Eventually, he went looking for ready-made scenes that jibed with his saturnine sensibility. In the depressed northern England of the 1930s he found miners trapped in labyrinthine poverty and windowless houses. A cobblestoned ramp, so wet and slick it looks greased, rears mockingly towards the sky like a mirage of social mobility. Satanic chimneys spew grit over the rooftops and the tiny children playing below. Brandt disavowed any political motivation. He later described himself as having been “excited by the social contrast of the thirties”, a state of mind that ripened into provocative aestheticism.

The war completed the alignment between Brandt’s aesthetics and the grim world outside. On blackout nights he rambled down familiar avenues made suddenly strange. “The darkened town, lit only by moonlight, looked more beautiful than before or since,” he wrote. “It was fascinating to walk through the deserted streets and to photograph houses which I knew well, and which no longer looked three-dimensional, but flat like painted scenery.” The dome of St Paul’s Cathedral rises out of heaps of moonlit wreckage, its dusky strength a bulwark against calamity.

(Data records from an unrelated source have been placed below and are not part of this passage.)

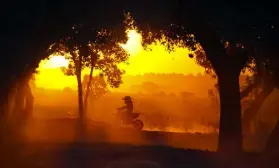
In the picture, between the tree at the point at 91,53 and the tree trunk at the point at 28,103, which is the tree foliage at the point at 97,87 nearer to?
the tree at the point at 91,53

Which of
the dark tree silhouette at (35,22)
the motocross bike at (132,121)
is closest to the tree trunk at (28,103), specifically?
the motocross bike at (132,121)

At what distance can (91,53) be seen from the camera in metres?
26.1

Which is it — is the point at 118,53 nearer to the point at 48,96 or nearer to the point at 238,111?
the point at 238,111

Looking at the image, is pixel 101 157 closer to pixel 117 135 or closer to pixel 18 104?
pixel 18 104

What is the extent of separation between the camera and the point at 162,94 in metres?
154

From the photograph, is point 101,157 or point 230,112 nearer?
point 101,157

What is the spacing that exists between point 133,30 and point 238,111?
164 inches

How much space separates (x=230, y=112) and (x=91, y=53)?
24.9 ft

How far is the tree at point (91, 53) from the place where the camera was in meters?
19.3

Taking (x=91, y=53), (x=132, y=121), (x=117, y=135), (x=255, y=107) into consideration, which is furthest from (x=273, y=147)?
(x=132, y=121)

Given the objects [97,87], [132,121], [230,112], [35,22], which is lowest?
[132,121]

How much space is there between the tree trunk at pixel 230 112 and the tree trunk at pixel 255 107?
11.7 metres

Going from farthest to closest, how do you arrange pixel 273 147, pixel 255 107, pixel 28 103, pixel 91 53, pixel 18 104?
pixel 255 107
pixel 28 103
pixel 18 104
pixel 91 53
pixel 273 147

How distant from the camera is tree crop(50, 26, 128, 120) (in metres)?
19.3
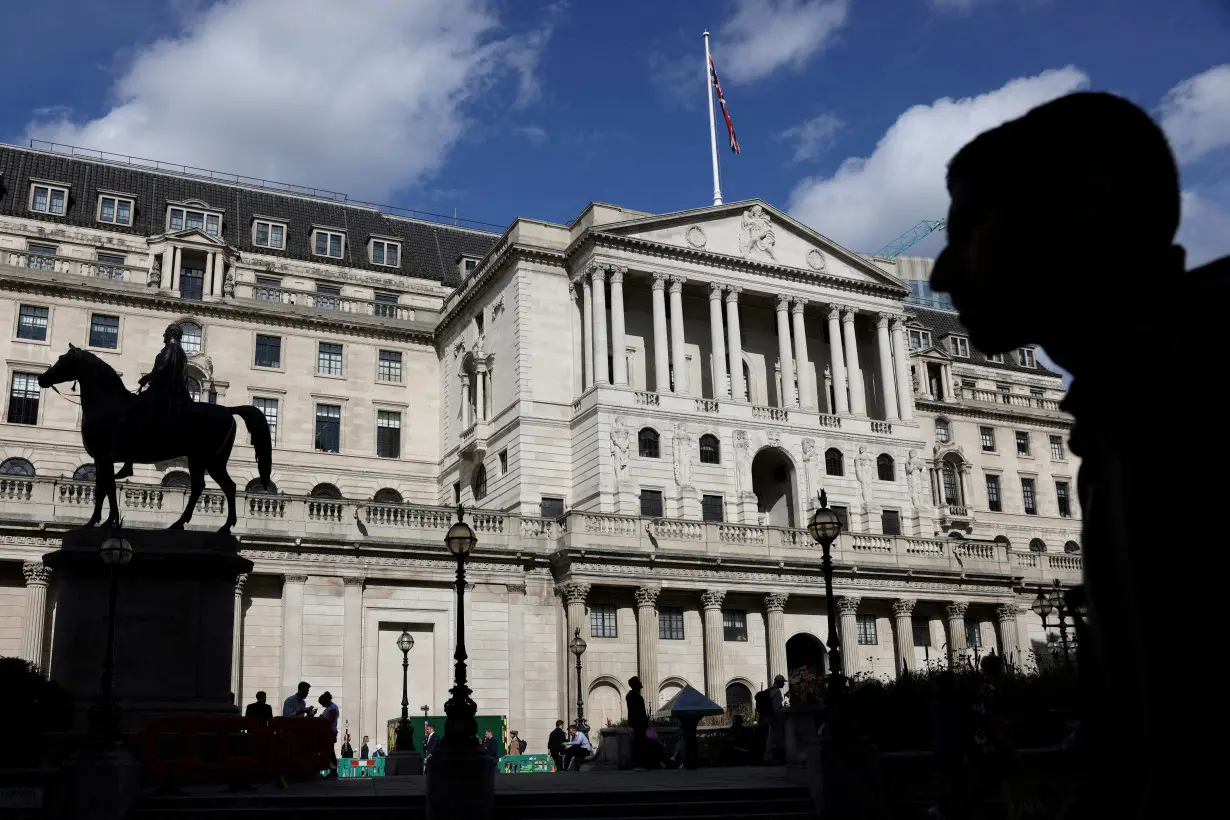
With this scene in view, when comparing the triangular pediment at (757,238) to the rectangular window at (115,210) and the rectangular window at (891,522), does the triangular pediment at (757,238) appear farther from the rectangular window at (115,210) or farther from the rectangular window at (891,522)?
the rectangular window at (115,210)

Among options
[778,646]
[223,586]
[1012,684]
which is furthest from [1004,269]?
[778,646]

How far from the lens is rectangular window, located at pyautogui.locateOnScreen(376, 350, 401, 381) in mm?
65188

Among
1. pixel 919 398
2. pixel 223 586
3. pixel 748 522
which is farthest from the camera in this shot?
pixel 919 398

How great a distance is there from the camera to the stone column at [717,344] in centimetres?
5916

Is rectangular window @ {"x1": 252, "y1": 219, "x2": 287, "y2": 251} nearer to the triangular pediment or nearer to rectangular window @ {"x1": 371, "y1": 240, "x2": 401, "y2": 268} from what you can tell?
rectangular window @ {"x1": 371, "y1": 240, "x2": 401, "y2": 268}

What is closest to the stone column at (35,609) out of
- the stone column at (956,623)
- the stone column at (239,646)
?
the stone column at (239,646)

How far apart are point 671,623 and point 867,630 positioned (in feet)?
34.6

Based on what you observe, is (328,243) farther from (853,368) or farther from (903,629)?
(903,629)

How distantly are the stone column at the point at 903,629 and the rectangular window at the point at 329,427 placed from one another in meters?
30.6

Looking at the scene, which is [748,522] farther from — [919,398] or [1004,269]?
[1004,269]

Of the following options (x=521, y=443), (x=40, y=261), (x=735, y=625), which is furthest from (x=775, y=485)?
(x=40, y=261)

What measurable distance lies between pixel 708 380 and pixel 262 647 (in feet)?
94.9

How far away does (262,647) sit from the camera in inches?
1699

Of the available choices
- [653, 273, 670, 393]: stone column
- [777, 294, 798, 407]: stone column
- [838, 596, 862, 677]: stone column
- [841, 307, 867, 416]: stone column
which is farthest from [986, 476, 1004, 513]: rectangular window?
[653, 273, 670, 393]: stone column
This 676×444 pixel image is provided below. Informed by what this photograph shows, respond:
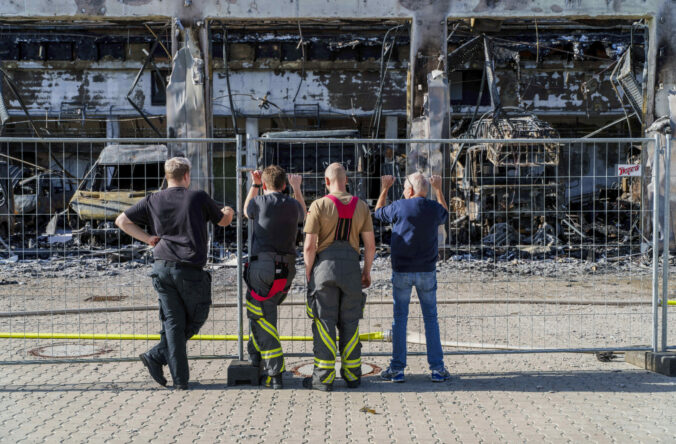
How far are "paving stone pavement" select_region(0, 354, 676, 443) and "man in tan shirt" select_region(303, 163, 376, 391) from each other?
27cm

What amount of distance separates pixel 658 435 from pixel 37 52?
28.9m

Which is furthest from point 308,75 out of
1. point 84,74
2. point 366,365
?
point 366,365

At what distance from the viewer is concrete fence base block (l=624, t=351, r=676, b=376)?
660 cm

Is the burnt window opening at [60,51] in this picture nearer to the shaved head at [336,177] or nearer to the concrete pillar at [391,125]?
the concrete pillar at [391,125]

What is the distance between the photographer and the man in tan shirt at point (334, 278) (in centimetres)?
600

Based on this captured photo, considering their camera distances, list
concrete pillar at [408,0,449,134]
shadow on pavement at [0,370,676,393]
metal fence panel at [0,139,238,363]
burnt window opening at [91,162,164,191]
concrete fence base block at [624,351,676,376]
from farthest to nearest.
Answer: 1. burnt window opening at [91,162,164,191]
2. concrete pillar at [408,0,449,134]
3. metal fence panel at [0,139,238,363]
4. concrete fence base block at [624,351,676,376]
5. shadow on pavement at [0,370,676,393]

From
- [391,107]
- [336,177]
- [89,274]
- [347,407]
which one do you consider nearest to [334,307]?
[347,407]

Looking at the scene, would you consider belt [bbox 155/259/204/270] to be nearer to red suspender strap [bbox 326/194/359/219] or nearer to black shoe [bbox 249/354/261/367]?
black shoe [bbox 249/354/261/367]

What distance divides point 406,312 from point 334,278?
2.76ft

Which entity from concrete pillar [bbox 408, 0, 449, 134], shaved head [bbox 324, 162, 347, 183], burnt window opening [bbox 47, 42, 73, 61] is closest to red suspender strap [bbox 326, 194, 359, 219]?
shaved head [bbox 324, 162, 347, 183]

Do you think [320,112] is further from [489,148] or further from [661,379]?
[661,379]

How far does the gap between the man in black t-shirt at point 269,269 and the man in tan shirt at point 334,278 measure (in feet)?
0.67

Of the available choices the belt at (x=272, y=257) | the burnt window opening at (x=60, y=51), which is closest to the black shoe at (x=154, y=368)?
the belt at (x=272, y=257)

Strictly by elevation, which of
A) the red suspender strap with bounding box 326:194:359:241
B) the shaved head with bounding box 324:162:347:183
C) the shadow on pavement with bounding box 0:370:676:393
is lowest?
the shadow on pavement with bounding box 0:370:676:393
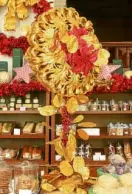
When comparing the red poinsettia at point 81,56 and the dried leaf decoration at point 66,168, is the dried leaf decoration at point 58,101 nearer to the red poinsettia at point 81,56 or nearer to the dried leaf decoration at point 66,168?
the red poinsettia at point 81,56

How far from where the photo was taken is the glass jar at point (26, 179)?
190 centimetres

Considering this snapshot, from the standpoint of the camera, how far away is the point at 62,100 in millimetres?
1503

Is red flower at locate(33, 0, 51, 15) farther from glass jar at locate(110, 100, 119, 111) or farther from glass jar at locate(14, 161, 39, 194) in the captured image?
glass jar at locate(14, 161, 39, 194)

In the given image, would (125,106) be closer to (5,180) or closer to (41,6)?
(41,6)

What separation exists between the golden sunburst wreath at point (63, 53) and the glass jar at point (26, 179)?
2.25ft

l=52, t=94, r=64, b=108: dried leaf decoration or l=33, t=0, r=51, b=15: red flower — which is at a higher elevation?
l=33, t=0, r=51, b=15: red flower

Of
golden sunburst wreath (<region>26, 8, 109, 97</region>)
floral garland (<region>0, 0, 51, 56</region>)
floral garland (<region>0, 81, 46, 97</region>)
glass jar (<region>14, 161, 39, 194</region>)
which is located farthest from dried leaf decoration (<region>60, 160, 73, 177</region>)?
floral garland (<region>0, 0, 51, 56</region>)

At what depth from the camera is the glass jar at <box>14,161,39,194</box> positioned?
190cm

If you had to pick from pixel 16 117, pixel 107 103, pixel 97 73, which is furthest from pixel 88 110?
pixel 97 73

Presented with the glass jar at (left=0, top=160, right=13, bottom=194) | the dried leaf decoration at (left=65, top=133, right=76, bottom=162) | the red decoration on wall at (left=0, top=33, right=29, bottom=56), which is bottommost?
the glass jar at (left=0, top=160, right=13, bottom=194)

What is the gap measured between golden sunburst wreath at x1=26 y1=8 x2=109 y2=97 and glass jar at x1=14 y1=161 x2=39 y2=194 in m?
0.69

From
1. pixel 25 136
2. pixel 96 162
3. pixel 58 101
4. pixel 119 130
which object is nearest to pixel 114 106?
pixel 119 130

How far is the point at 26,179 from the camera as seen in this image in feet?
6.33

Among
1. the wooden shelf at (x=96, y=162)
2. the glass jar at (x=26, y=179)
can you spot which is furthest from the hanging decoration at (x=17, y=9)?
the glass jar at (x=26, y=179)
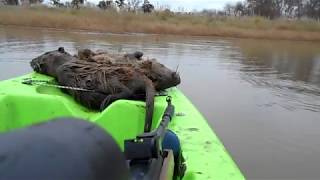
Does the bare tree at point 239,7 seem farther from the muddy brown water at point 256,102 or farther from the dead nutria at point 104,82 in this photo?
the dead nutria at point 104,82

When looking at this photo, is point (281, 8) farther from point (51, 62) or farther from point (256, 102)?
point (51, 62)

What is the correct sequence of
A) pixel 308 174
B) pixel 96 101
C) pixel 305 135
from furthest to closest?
1. pixel 305 135
2. pixel 308 174
3. pixel 96 101

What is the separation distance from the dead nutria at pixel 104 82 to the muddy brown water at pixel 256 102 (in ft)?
5.55

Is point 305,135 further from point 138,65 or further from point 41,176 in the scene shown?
point 41,176

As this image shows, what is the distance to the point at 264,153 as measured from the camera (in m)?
5.62

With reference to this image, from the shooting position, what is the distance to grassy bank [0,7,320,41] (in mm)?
28906

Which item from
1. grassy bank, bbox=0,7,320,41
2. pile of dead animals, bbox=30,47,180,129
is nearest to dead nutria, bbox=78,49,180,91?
pile of dead animals, bbox=30,47,180,129

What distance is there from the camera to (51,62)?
16.5 feet

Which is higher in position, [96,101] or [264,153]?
[96,101]

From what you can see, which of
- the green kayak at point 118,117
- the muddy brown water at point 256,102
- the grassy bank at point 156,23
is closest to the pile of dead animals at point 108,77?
the green kayak at point 118,117

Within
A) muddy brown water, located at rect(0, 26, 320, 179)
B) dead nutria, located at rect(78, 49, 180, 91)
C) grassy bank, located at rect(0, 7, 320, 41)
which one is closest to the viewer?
dead nutria, located at rect(78, 49, 180, 91)

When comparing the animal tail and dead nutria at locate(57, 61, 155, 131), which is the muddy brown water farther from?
the animal tail

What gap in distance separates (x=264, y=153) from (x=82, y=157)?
4.80 meters

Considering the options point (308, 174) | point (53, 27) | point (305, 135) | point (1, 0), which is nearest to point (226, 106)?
point (305, 135)
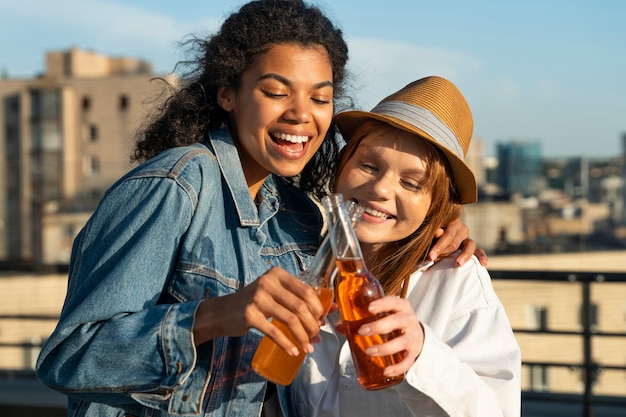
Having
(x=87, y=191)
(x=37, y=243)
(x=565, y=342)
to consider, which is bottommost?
(x=565, y=342)

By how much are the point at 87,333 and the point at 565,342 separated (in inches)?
2223

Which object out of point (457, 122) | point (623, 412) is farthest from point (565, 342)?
point (457, 122)

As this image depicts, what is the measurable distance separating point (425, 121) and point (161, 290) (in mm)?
828

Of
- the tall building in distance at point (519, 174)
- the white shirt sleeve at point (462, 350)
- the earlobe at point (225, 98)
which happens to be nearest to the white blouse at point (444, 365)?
the white shirt sleeve at point (462, 350)

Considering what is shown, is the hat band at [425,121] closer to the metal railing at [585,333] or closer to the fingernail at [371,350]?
the fingernail at [371,350]

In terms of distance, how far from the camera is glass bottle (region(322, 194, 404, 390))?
2.00 m

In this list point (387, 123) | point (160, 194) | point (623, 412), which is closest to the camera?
point (160, 194)

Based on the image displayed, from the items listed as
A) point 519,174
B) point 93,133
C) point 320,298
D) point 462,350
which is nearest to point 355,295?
point 320,298

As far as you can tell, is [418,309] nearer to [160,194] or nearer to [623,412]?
[160,194]

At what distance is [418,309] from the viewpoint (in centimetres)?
246

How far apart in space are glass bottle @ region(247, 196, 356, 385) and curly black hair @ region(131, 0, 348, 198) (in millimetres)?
645

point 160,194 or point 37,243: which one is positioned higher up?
point 160,194

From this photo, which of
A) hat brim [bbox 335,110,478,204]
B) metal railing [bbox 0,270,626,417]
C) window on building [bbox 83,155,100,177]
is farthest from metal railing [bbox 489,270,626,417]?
window on building [bbox 83,155,100,177]

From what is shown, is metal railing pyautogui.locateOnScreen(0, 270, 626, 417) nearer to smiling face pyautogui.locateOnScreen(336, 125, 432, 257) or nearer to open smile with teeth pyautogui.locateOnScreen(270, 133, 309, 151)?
smiling face pyautogui.locateOnScreen(336, 125, 432, 257)
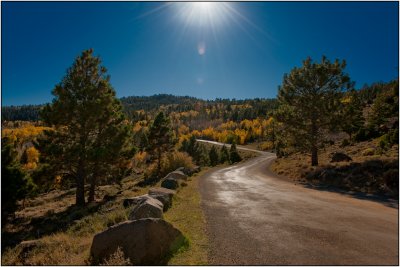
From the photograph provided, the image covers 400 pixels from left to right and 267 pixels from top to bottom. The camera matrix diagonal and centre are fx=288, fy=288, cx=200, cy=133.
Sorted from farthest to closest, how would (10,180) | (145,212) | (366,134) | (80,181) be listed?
(366,134), (80,181), (10,180), (145,212)

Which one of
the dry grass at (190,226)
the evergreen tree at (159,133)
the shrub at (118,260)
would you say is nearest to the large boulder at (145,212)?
the dry grass at (190,226)

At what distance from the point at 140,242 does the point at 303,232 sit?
5742 millimetres

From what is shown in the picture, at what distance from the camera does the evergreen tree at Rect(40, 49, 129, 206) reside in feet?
81.1

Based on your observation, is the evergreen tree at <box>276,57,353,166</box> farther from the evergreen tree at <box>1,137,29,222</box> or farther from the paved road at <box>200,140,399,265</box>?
the evergreen tree at <box>1,137,29,222</box>

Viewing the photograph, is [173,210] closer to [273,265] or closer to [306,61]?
[273,265]

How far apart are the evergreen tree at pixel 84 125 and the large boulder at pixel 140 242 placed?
1694 cm

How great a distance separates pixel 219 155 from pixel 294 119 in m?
55.1

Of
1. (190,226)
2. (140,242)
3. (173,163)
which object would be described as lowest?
(173,163)

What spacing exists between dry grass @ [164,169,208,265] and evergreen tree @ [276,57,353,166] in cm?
1536

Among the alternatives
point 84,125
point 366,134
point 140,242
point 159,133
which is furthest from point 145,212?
point 366,134

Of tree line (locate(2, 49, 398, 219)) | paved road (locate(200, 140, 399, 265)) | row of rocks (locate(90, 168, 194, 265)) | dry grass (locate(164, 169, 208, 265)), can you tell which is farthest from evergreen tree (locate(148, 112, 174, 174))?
row of rocks (locate(90, 168, 194, 265))

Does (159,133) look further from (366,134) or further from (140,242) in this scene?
(140,242)

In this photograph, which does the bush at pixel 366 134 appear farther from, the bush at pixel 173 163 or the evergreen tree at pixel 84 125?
the evergreen tree at pixel 84 125

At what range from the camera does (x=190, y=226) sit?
1188 cm
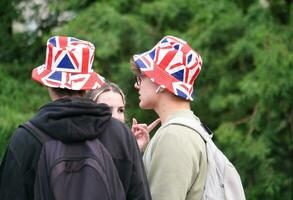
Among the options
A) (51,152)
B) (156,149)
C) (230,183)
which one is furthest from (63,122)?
(230,183)

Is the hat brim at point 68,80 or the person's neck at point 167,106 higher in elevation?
the hat brim at point 68,80

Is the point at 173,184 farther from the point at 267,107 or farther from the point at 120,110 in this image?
the point at 267,107

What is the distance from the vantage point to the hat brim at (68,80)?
292cm

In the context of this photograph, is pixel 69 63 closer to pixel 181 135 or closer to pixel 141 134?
pixel 181 135

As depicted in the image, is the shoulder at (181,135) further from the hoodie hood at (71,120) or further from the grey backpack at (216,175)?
the hoodie hood at (71,120)

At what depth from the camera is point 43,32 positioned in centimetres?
743

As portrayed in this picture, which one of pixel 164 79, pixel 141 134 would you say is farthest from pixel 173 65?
pixel 141 134

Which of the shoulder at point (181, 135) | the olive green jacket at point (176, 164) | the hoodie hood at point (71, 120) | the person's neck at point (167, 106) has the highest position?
the hoodie hood at point (71, 120)

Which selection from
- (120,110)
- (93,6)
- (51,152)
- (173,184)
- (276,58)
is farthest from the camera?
(93,6)

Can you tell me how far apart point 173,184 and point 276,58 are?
148 inches

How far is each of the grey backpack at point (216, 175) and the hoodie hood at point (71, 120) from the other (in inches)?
18.5

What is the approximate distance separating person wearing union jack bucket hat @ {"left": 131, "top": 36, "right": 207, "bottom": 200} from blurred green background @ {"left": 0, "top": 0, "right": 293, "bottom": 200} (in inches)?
130

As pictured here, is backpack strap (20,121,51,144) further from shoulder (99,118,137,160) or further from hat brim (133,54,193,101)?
hat brim (133,54,193,101)

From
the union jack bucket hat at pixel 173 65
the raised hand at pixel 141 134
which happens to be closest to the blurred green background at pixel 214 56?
the raised hand at pixel 141 134
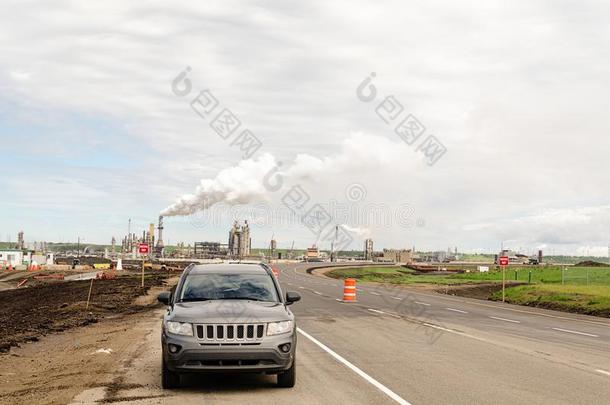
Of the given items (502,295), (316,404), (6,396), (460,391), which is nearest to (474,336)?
(460,391)

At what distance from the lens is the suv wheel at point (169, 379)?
9.67 meters

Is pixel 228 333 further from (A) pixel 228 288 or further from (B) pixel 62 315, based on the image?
(B) pixel 62 315

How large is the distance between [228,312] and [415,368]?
156 inches

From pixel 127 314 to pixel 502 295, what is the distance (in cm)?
2505

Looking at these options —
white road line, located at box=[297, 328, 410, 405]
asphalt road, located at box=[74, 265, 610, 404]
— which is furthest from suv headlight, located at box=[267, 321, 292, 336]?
white road line, located at box=[297, 328, 410, 405]

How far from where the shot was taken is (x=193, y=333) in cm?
947

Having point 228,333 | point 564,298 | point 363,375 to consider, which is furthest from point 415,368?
point 564,298

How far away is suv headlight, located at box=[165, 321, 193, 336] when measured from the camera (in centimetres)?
950

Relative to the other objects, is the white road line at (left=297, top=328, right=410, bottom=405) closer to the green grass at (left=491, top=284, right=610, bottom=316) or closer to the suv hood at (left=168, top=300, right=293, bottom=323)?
the suv hood at (left=168, top=300, right=293, bottom=323)

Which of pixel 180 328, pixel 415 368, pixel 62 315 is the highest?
pixel 180 328

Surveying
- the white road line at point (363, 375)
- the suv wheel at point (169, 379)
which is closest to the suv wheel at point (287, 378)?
the white road line at point (363, 375)

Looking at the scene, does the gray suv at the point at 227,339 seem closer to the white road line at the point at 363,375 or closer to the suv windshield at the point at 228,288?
the suv windshield at the point at 228,288

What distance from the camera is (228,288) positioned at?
10953 millimetres

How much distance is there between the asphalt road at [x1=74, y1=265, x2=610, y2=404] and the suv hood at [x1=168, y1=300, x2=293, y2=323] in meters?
0.99
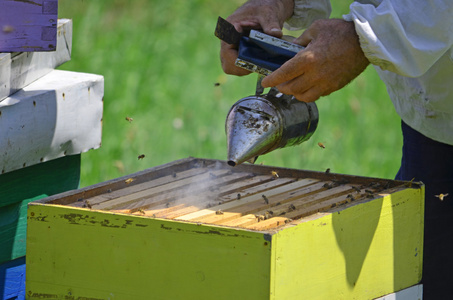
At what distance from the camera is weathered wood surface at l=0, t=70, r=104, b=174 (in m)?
2.13

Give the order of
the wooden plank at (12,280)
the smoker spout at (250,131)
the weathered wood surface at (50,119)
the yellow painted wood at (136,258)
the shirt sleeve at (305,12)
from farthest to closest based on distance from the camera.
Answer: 1. the shirt sleeve at (305,12)
2. the wooden plank at (12,280)
3. the weathered wood surface at (50,119)
4. the smoker spout at (250,131)
5. the yellow painted wood at (136,258)

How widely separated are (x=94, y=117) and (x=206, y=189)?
0.56 metres

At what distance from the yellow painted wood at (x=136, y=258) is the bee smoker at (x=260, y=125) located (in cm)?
30

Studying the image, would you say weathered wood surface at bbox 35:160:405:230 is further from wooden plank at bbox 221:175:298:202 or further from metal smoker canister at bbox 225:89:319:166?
metal smoker canister at bbox 225:89:319:166

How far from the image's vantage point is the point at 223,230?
1.63m

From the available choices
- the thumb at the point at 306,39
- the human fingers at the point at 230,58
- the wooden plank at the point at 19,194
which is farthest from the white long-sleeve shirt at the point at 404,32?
the wooden plank at the point at 19,194

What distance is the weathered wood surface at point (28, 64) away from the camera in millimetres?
2125

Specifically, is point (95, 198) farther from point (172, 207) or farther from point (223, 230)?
point (223, 230)

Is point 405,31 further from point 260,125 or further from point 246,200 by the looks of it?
point 246,200

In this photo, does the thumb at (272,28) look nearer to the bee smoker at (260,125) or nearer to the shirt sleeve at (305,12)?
the bee smoker at (260,125)

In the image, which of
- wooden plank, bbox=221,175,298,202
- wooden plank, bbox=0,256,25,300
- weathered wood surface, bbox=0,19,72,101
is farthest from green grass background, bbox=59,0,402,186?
wooden plank, bbox=221,175,298,202

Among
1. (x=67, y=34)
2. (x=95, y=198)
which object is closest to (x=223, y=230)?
(x=95, y=198)

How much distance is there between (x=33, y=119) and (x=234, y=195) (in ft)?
2.12

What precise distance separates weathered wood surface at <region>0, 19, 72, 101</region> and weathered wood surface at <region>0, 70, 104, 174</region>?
0.02m
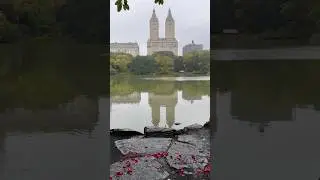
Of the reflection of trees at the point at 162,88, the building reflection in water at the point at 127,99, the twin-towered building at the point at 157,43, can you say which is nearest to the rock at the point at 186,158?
the building reflection in water at the point at 127,99

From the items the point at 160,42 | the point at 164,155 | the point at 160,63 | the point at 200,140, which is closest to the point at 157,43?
the point at 160,42

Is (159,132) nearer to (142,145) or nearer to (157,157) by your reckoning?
(142,145)

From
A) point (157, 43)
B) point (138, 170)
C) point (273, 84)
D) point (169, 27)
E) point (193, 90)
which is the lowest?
point (138, 170)

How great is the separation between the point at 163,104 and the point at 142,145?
1.13 m

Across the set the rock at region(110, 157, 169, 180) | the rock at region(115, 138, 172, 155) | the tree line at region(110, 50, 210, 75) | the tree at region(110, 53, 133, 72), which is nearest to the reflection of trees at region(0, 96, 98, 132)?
the rock at region(110, 157, 169, 180)

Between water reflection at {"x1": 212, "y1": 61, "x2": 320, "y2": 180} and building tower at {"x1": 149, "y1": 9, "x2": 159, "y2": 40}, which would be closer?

Brandt responded to tough times with poetic urgency, but prosperity confused him. By the postwar years he had achieved enough commercial success as a magazine photographer to fund experiments that never quite took root. His portraits varied according to subject and decade: E.M. Forster as an Edwardian relic in 1947, brilliance and shadows battling it out in his Oxford rooms; Francis Bacon looking haunted on a bleak Primrose Hill, north London, in 1963; a Jagger-ish Martin Amis, simultaneously vulnerable and arrogant, in 1974. He also embarked on a series of semi-surrealistic nudes, rhyming the contours of flesh with the topography of the countryside. But these sleek final rooms make you want to retrace your steps and roll back the years to a time that Brandt understood deeply: bruised and dogged England, full of lyrical grime.